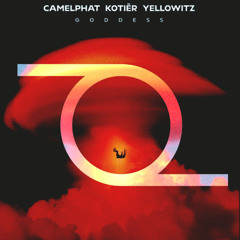 GODDESS (EQUALATERAL REMIX) - CAMELPHAT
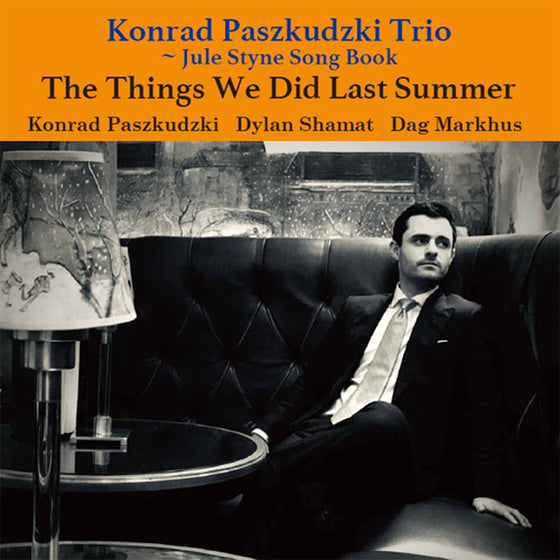 The Konrad Paszkudzki Trio - The Things We Did Last Summer (Japanese edition)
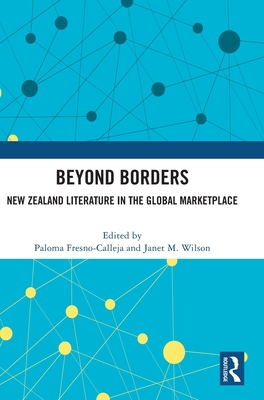 Beyond Borders: New Zealand Literature in the Global Marketplace - Fresno-Calleja, Paloma (Editor), and Wilson, Janet M (Editor)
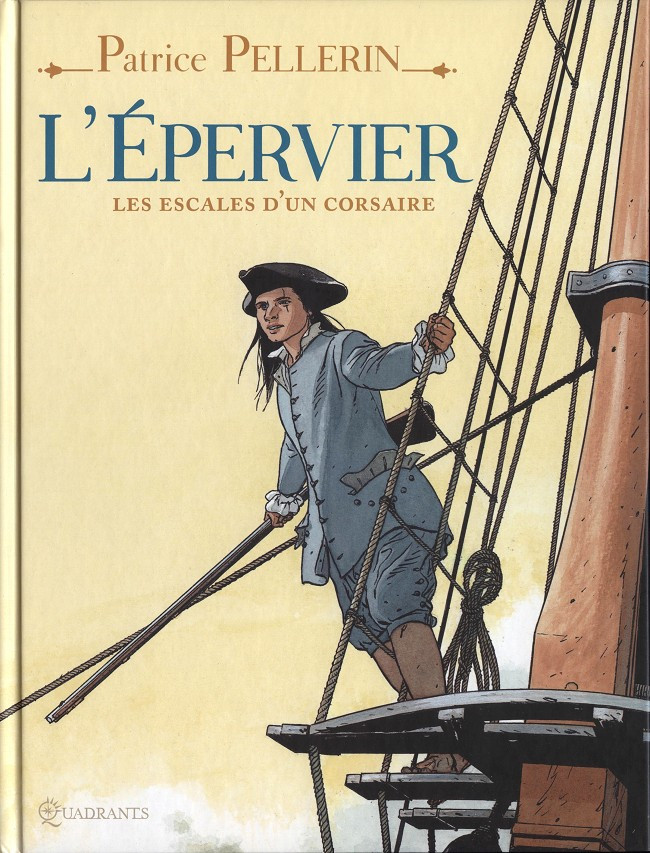 Couverture de l'album L'Épervier Les escales d'un corsaire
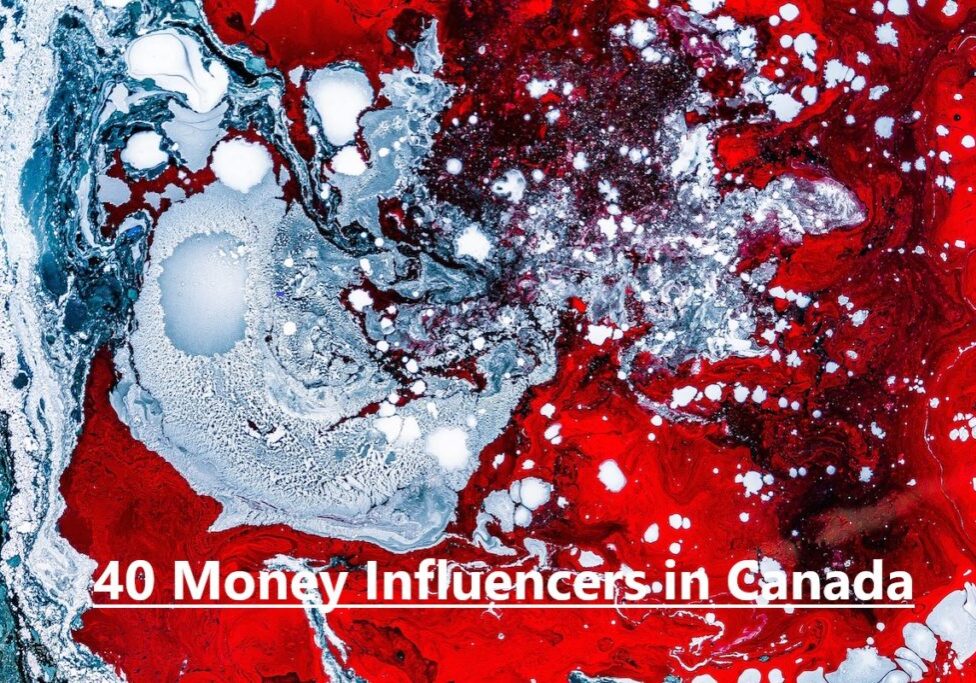 40 Money Influencers in Canada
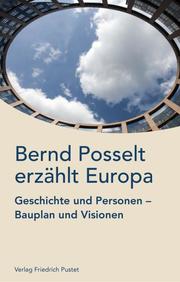Bernd Posselt erzählt Europa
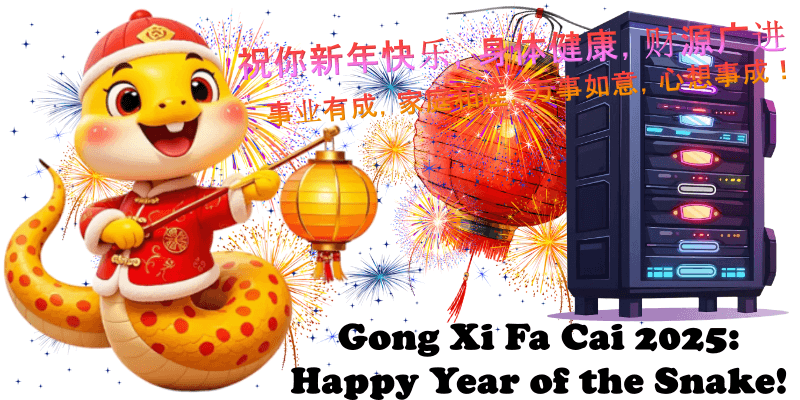 Gong Xi Fa Cai 2025 Happy Year of the Snake!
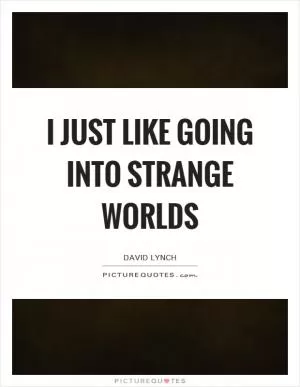 I just like going into strange worlds Picture Quote #1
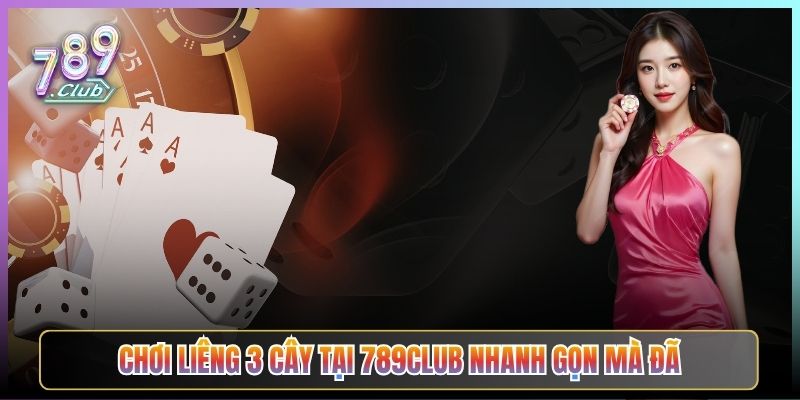 Chơi Liêng 3 Cây Tại 789Club Nhanh Gọn Mà Đã
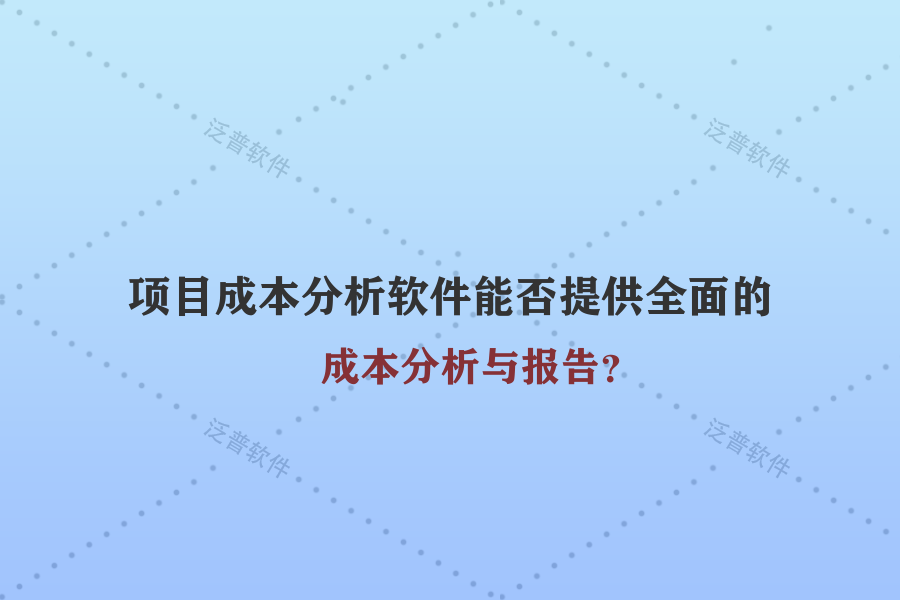 項(xiàng)目成本分析軟件能否提供全面的成本分析與報(bào)告？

Instructions for the task. Without the pictures, repeat all the records word for word.

Result of the task.
 GODDESS (EQUALATERAL REMIX) - CAMELPHAT
 The Konrad Paszkudzki Trio - The Things We Did Last Summer (Japanese edition)
 Beyond Borders: New Zealand Literature in the Global Marketplace - Fresno-Calleja, Paloma (Editor), and Wilson, Janet M (Editor)
 Couverture de l'album L'Épervier Les escales d'un corsaire
 40 Money Influencers in Canada
Bernd Posselt erzählt Europa
 Gong Xi Fa Cai 2025 Happy Year of the Snake!
 I just like going into strange worlds Picture Quote #1
 Chơi Liêng 3 Cây Tại 789Club Nhanh Gọn Mà Đã
 項(xiàng)目成本分析軟件能否提供全面的成本分析與報(bào)告？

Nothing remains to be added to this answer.